Deferred Donation
Although outright gifts provide vital resources for SPIRIT Center today, deferred gifts help ensure SPIRIT's future. Life income gifts and other “tax wise” gift plans may be particularly suitable for individuals who would like to provide significant support for SPIRIT, but need income from their assets during their lifetimes. The following gift options are discussed on this page:
- Life Income Gifts
- Charitable Lead Trusts
- Gifts of Life Insurance
- Gifts of Retirement
- Retained Life Estate
- Tax Deductions
Bequests By Will or Revocable “Living” Trust
The most common form of deferred or planned gift of support to SPIRIT is a bequest contained in a person's will or revocable “living trust". The following language is an example of how a bequest to benefit SPIRIT may be worded:
"I give, devise and bequeath to SPIRIT, Inc., a qualified 501(c)(3) Public Benefit Non-profit Corporation, located in Grass Valley, California, ______percent of my personal residual estate (or a specific bequest of $_________ or other personal or real property appropriately described) to be used for ( a Specific Program, the Building Acquisition and Improvement Fund or for unrestricted use.)”
Life Income Gifts
Donors may receive numerous tax and financial benefits by creating a life income gift, such as a charitable gift annuity or charitable remainder trust. The donor makes an irrevocable contribution of assets to fund the trust or annuity, gets an immediate income tax deduction for part of the contribution's value, and receives income for life or for a term between one and twenty years. When the term of the trust or annuity ends, the remaining assets will support SPIRIT programs selected by the donor.
Charitable Lead Trusts
A charitable lead trust can make payments to SPIRIT for specific term of years or for someone's lifetime. Thereafter, the assets of the lead trust are either returned to the person who created the lead trust or passed on to the children, grandchildren, or other loved ones. If the assets are to be returned to the person who created the trust, this person receives an income tax deduction when the trust is created. If the assets are passed on to the heirs, applicable estate or gift taxes on the value of the gift are reduced or completely eliminated.
Gifts of Life Insurance
A donor can name SPIRIT as a primary or contingent beneficiary of a life insurance policy. If the donor retains control over the policy, no income tax deduction is allowed; however, if SPIRIT is named both the sole owner and beneficiary of a paid up policy, the donor may receive an immediate charitable deduction for the lesser of the policy's fair market value and the net premiums paid. Additional premiums paid by the donor may also be tax deductible.
Gifts of Retirement Plans
Naming SPIRIT as a primary or contingent beneficiary of a private pension fund (e.g. IRA, SEP, 401(k)) can result in a tax-wise testamentary gift because these assets do receive favorable tax treatment at their owner's death. In some cases, it is best to divide one retirement account into two separate accounts, one for the spouse and one for SPIRIT. Your retirement account's “plan administrator” (the company that manages the account) can help you designate SPIRIT, Inc. as a beneficiary on the plan's “beneficiary designation form.” Please send SPIRIT a copy of this form. Go to Contact Us for our address.
Retained Life Estate
You may generate a current income tax deduction by giving a home or farm to SPIRIT, while retaining the right to use the property during your lifetime. The property will also be removed from your taxable estate.
Tax Deductions
SPIRIT Center qualifies as a "Public Benefit Non-profit Corporation" and meets the requirements of the Internal Revenue Code Section 501(c)(3). Gifts to SPIRIT, Inc. will be determined at the highest limits allowed for federal income or estate tax purposes.

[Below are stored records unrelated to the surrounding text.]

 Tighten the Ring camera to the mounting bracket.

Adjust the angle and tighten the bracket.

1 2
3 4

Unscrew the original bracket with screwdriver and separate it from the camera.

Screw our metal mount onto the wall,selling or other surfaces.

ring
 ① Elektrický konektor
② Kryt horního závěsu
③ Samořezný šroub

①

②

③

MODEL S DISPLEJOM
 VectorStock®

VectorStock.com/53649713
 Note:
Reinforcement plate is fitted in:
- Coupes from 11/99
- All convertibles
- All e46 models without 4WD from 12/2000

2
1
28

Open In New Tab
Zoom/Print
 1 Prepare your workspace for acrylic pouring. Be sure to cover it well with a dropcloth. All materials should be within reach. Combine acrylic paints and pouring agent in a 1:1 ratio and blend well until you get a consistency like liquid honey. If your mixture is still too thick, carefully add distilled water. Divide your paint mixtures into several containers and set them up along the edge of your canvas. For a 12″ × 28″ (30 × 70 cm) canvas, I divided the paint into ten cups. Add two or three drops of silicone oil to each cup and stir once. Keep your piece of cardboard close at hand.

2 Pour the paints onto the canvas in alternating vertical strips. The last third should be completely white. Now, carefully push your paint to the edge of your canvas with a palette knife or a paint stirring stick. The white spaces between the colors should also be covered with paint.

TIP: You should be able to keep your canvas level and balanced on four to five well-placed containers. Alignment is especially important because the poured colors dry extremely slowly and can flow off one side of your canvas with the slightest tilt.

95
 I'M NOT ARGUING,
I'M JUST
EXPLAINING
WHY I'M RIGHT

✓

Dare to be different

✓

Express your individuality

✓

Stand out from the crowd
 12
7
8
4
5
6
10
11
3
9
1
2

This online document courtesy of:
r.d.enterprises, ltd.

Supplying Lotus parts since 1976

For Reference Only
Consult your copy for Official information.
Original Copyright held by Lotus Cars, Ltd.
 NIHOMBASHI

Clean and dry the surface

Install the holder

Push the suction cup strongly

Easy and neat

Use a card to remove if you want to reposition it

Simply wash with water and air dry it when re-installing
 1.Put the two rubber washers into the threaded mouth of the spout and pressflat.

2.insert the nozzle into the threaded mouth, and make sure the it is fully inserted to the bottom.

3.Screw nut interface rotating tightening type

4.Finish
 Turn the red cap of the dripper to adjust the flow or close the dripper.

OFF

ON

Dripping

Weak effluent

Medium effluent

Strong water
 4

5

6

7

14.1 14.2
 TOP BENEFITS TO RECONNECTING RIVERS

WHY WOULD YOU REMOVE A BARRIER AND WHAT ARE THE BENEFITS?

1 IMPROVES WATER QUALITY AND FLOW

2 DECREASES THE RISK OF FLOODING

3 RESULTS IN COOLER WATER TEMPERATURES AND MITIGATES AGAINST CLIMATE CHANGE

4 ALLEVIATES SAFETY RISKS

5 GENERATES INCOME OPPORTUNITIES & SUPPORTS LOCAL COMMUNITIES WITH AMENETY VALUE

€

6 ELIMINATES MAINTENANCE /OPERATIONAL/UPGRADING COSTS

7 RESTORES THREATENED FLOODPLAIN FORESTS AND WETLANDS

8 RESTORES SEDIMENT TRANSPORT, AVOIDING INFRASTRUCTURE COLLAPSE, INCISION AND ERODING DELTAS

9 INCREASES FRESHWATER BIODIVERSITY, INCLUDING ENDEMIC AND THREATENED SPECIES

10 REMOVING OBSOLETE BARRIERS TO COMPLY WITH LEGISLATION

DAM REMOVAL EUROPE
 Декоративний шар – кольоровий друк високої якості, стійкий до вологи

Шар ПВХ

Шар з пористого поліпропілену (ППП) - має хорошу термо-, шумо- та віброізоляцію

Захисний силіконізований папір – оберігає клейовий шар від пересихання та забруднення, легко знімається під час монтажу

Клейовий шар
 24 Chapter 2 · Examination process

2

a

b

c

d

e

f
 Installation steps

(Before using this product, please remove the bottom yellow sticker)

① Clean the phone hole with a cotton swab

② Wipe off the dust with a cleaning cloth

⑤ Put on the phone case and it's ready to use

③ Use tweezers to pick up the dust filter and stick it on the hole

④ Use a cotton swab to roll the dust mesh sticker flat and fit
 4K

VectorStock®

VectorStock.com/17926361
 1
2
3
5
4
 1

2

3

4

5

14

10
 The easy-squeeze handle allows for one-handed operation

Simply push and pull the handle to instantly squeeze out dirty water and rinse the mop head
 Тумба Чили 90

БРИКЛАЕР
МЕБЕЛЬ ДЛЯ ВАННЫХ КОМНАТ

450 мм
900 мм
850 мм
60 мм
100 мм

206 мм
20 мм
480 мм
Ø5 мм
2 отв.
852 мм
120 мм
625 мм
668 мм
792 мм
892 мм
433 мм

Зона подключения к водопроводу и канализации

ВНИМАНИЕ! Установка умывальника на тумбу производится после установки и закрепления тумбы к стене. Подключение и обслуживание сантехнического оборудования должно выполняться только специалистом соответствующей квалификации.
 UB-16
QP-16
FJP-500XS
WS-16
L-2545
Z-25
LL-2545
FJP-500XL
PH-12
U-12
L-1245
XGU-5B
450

Estate Tax Deductions: Testamentary gifts are deductible at 100% of the value of the assets donated to SPIRIT.
Income Tax Deductions: A person may deduct gifts or cash (or elect to deduct only the cost basis of an appreciated asset) up to 50% of their adjusted gross income in a year. Gifts of appreciated real or personal property may be deducted up to 30% of a persons adjusted income. Excess deductions may be carried over for up to five additional years.